More important, we must also use our reason to understand and evaluate the laws made by our representatives and judge for ourselves whether government remains accountable to us. Otherwise, how can we know if our representatives are representing us properly or if we are choosing them well? Trump likes to read aloud from the laws in his speeches and to remind his audiences that in a nation of laws, any citizen from “a bad student in high school” to the college educated—should be able to understand the plain meaning of the laws. When we move away from that and toward a regime where understanding the law requires lawyers and experts, the relationship between citizens and law is too distant. We should be able to judge for ourselves whether the courts are following the law. And in Florida, Trump promised tax reform to make the tax code “understandable by everyone.”
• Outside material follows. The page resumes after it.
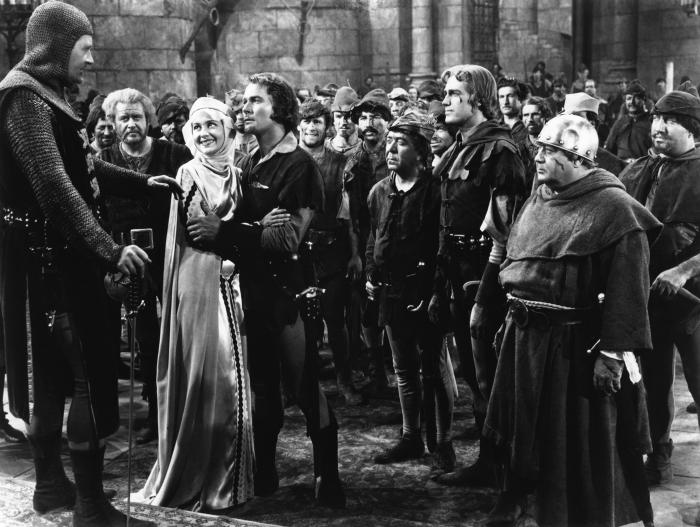 Eugene Pallette در صحنه فیلم سینمایی ماجراهای رابین هود به همراه Alan Hale، Patric Knowles، Ian Hunter، Errol Flynn، Herbert Mundin و Olivia de Havilland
Finally, free government requires that we each be governed by our duty to control our own government. Trump affirms that,
the nation state remains the best model for human happiness and the American nation remains the greatest symbol of liberty, of freedom and justice on the face of God’s earth … It’s now that we have our sacred duty and we have no choice and we want this choice to defend our country, to protect its values and to serve its great, great citizens.
Trump seems to understand the words of Declaration that political bodies are necessary to secure men’s rights, but that they must be controlled by citizens according our natural rights and duties.
All of this aligns with Trump’s pledge to unify the country. Quoting from Psalm 133 in his inaugural address, Trump looked to the Biblical lesson of “how good and pleasant it is when God’s people live together in unity.” Christian unity in the Church requires that members live by certain virtues, namely that they be “humble and gentle; be patient, bearing with one another in love.” In other words, life in community requires self-control.
As Lincoln put it, “though passion may have strained it must not break our bonds of affection.” Instead, “the mystic chords of memory” must be maintained by the “better angels of our nature.”
In this, Lincoln is echoing the founders in Federalist No 55. “Republican government,” they tell us, “presupposes the existence” of certain qualities in men. For if “there is not sufficient virtue among men for self-government,” then “nothing less than the chains of despotism can restrain them from destroying and devouring one another.”
Trump may be an unlikely messenger for all of this. Nonetheless, as Lincoln did in 1858, the President of the United States appears to be carrying the message that our common “American heritage” stretches “back to the first day of our American independence” and contains the “principle of self-government.”
We live in exciting times, as Matthew Continetti wrote recently, and “we are about to find out” who rules in the United States. American Greatness publisher Chris Buskirk points out, “both political parties share an affinity for what is essentially an assault on self-government.” But Trump’s understanding of the American brand, it seems, is one in which we rule ourselves.